THE SITUATION IN PERSIA (1896).
—Shrine of Shah Abdul Azim —Death of Nasr-ed-Din Shah —Jemal-ed-Din in Tehran —Shiahs and Sunnis —Islam in Persia.
The famous shrine and sanctuary of Shah Abdul Azim, about five miles from Tehran, is a very popular place of pilgrimage with the inhabitants of the town, and its close neighbourhood to the crowded capital makes it a great holiday, as well as religious, resort. This shrine has been specially favoured by many sovereigns, and particularly by those of the present dynasty. On the Mohammedan special weekly day of prayer and mosque services, Friday, called Juma, or the day of the congregation, Shah Abdul Azim is visited by great numbers of people.
On Friday, May 1, this sanctuary was the scene of one of the saddest events which has ever happened in Persia—the murder within its sacred precincts of Nasr-ed-Din Shah, a monarch who was about to celebrate the jubilee of a reign which will always be remembered, not only for its remarkable length, but also for its peaceful character and general popularity. The proof of this popularity is that Nasr-ed-Din Shah was able to leave his country on three occasions for visits to Europe, and returned each time to receive a welcome from his subjects. This in itself is unprecedented in Eastern history.
I little thought when I had the honour of conversing with him in October last that it was possible that a King so admired and loved by his people, and then looking forward with pride and pleasure to the celebration of his approaching jubilee, should perish in their midst by the hand of an assassin within five days of the event.

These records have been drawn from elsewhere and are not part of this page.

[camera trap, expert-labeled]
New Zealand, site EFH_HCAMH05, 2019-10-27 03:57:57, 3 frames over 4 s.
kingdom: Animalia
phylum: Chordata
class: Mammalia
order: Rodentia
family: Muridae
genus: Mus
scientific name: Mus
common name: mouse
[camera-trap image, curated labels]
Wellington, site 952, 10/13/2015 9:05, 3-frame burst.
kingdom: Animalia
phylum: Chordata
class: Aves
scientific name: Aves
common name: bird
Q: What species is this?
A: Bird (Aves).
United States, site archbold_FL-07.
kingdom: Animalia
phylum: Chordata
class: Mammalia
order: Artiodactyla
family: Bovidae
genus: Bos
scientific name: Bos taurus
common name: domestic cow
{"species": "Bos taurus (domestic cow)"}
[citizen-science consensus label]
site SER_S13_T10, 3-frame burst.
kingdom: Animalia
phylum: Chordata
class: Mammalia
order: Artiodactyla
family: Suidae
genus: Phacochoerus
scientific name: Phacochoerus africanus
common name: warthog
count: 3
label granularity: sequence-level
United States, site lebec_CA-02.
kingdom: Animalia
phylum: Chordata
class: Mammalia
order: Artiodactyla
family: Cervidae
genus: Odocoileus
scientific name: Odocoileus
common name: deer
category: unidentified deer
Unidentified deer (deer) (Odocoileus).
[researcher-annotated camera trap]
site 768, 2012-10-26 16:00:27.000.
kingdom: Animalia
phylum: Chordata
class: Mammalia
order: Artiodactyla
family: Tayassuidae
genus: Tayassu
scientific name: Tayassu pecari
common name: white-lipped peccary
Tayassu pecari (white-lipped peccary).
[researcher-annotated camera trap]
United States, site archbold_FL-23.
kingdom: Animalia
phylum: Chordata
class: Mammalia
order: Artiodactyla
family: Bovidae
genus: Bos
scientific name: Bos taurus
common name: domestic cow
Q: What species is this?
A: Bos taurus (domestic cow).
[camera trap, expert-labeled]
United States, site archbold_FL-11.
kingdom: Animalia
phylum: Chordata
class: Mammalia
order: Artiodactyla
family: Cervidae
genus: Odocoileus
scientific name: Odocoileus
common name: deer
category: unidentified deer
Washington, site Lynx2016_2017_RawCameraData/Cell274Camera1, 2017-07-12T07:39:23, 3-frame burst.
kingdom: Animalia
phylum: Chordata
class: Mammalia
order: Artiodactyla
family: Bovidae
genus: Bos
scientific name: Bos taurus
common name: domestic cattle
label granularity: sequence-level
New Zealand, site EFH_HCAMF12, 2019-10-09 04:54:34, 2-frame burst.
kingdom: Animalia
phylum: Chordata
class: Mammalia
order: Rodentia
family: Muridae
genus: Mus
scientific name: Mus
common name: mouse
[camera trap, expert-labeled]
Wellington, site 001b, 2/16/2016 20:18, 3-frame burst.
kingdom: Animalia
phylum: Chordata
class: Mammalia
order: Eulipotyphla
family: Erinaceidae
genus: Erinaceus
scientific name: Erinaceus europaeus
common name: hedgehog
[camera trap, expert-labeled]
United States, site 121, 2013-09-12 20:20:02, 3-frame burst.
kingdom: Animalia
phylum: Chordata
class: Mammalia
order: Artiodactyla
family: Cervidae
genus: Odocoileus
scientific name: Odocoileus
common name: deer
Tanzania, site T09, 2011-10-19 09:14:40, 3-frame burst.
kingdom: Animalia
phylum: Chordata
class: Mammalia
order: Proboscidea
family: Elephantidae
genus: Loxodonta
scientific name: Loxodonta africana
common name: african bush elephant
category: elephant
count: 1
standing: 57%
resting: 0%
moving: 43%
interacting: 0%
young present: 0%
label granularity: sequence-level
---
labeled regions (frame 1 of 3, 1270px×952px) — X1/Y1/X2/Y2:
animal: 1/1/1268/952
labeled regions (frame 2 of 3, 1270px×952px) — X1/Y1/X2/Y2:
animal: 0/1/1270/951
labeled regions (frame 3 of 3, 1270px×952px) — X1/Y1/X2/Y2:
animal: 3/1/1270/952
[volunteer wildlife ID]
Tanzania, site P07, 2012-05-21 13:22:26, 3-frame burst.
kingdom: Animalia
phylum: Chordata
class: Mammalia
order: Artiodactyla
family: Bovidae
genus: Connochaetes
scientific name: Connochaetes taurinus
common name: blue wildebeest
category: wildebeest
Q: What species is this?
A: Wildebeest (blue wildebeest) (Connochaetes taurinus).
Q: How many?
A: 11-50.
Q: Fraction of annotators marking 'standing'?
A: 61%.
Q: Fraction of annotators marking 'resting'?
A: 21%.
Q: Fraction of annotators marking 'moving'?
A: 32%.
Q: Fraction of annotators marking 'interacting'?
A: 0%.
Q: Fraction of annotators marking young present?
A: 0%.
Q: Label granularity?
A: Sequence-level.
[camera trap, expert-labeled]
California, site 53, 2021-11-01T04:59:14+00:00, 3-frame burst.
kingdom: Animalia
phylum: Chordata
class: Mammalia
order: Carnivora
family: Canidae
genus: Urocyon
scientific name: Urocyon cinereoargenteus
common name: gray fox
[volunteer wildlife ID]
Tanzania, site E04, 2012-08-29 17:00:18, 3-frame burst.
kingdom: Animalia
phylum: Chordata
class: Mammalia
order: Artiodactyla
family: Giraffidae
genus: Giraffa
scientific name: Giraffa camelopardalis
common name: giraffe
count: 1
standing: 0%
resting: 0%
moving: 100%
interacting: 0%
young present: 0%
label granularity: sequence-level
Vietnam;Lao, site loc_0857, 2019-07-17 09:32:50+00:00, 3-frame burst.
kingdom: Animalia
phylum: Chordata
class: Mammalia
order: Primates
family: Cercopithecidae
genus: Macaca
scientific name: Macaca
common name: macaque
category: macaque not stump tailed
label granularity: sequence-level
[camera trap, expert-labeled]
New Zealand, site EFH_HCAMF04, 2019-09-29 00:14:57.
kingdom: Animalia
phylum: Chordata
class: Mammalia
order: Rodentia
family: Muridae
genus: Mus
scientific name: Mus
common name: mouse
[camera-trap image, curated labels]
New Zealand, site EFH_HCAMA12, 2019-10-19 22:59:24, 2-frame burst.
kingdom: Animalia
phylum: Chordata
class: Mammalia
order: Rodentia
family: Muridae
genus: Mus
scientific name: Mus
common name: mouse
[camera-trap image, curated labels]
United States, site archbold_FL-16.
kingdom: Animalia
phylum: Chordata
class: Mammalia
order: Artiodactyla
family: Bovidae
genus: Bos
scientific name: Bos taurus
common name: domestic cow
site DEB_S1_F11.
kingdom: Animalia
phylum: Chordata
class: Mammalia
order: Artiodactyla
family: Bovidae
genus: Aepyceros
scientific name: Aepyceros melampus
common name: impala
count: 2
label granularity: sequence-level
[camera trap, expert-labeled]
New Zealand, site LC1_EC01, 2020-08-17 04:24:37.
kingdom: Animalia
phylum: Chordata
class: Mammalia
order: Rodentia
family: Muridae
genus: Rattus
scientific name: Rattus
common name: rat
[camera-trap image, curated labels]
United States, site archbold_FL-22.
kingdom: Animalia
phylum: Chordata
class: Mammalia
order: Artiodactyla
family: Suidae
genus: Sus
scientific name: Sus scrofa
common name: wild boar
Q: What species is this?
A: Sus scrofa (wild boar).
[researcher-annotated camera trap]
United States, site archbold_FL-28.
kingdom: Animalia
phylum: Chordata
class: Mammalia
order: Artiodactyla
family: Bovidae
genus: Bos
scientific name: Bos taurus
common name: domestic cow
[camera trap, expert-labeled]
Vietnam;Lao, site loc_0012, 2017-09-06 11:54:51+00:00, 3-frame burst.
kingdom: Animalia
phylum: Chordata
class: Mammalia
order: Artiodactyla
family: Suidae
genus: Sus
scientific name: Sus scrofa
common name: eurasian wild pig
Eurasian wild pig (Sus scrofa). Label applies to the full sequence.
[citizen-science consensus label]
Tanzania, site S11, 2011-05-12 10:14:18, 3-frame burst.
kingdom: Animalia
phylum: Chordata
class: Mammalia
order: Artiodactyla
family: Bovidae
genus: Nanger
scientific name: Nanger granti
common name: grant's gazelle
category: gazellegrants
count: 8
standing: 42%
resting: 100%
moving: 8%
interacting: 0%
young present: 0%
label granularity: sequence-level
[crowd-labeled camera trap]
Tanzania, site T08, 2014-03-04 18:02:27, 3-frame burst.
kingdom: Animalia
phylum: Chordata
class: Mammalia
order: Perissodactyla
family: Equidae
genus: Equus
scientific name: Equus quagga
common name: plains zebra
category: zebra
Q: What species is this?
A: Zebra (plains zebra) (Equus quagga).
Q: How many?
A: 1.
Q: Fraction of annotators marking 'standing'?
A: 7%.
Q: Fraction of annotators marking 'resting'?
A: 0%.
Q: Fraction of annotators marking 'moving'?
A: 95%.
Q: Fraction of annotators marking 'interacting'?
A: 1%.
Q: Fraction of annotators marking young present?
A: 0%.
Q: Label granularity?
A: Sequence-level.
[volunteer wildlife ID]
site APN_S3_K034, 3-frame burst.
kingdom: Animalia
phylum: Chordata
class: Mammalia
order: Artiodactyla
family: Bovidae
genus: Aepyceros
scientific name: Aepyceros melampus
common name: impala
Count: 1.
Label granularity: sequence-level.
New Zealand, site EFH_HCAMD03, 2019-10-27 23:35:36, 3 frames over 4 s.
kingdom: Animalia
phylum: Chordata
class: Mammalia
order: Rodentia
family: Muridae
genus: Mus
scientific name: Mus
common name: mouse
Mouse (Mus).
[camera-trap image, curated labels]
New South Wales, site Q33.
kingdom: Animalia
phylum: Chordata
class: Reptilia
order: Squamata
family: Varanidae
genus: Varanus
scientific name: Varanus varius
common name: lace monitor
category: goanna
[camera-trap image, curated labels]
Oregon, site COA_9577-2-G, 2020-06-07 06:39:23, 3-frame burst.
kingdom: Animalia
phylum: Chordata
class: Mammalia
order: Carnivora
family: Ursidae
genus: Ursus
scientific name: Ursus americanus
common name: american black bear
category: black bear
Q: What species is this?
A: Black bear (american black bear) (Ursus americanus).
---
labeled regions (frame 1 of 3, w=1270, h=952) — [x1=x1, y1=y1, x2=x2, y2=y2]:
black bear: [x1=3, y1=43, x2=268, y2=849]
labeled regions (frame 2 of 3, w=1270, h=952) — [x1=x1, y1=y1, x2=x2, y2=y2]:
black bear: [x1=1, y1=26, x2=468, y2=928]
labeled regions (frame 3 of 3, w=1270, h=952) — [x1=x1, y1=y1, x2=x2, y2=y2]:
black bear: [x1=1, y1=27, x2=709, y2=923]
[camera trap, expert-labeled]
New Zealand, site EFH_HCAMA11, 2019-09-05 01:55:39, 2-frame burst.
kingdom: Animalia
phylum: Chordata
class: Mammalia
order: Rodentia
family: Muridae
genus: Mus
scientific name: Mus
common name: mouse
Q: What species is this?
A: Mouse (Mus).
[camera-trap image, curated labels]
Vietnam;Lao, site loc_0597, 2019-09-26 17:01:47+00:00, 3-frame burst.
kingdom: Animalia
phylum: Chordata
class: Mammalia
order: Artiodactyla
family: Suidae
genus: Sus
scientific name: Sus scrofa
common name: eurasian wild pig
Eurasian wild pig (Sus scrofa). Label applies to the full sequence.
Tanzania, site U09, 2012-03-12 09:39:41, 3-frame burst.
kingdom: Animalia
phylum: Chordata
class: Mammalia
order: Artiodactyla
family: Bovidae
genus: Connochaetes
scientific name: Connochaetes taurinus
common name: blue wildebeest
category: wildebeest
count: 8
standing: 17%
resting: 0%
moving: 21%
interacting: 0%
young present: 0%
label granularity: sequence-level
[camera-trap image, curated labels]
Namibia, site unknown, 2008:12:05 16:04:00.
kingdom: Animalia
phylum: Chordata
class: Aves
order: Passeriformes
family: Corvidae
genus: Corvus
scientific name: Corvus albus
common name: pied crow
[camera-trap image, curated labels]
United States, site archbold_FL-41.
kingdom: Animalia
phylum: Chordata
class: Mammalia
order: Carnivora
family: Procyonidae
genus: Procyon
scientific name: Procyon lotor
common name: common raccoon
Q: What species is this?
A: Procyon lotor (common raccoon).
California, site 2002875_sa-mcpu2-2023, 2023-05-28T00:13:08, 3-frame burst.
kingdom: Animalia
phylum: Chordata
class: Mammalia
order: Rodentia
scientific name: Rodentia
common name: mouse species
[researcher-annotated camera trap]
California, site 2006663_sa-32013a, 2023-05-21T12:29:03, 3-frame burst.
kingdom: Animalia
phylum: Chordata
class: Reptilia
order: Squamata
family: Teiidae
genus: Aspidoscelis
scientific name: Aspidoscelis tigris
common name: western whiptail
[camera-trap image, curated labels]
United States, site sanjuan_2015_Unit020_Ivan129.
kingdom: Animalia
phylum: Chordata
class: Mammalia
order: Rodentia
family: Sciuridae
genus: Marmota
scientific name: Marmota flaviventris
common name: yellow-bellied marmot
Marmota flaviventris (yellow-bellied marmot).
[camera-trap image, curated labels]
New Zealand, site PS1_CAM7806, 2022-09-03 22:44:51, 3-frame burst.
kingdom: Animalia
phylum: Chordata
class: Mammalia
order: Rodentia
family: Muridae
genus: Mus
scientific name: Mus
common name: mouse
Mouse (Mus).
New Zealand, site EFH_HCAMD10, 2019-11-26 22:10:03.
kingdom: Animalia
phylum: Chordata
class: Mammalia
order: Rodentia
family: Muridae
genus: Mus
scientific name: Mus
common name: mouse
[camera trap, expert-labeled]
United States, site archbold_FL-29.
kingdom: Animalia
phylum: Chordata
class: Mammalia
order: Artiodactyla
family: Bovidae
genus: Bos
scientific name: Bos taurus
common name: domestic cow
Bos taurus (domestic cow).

Passing over what in the early years of his reign, through the exigencies of the times and the pitfalls of intrigue, led to the shedding of blood, we see in his later years a reluctance to inflict capital or severe punishment which almost amounted to a serious fault. I remember an instance of this in the case of a notorious highway robber, guilty of many murders, who was spared so long, that it was only on the bad effect of leniency becoming prominently dangerous to traders and travellers that the extreme penalty was sanctioned. I have already mentioned how the people had learnt to put their trust in the late Shah’s desire to protect them against oppressive government in the provinces, and how he had made himself popular with the military and nomad tribes. The crime which has caused his death will undoubtedly be regarded as sacrilege, both with reference to the life which was taken and the sanctuary which it violated. And the abhorrence of the crime will strengthen what it was intended to end or weaken, viz., the influence and power of the Kajar dynasty. With the impressionable Persians there will be but one feeling, of shuddering horror that such a thing could be done by one of their own faith, who was a subject of their Sovereign.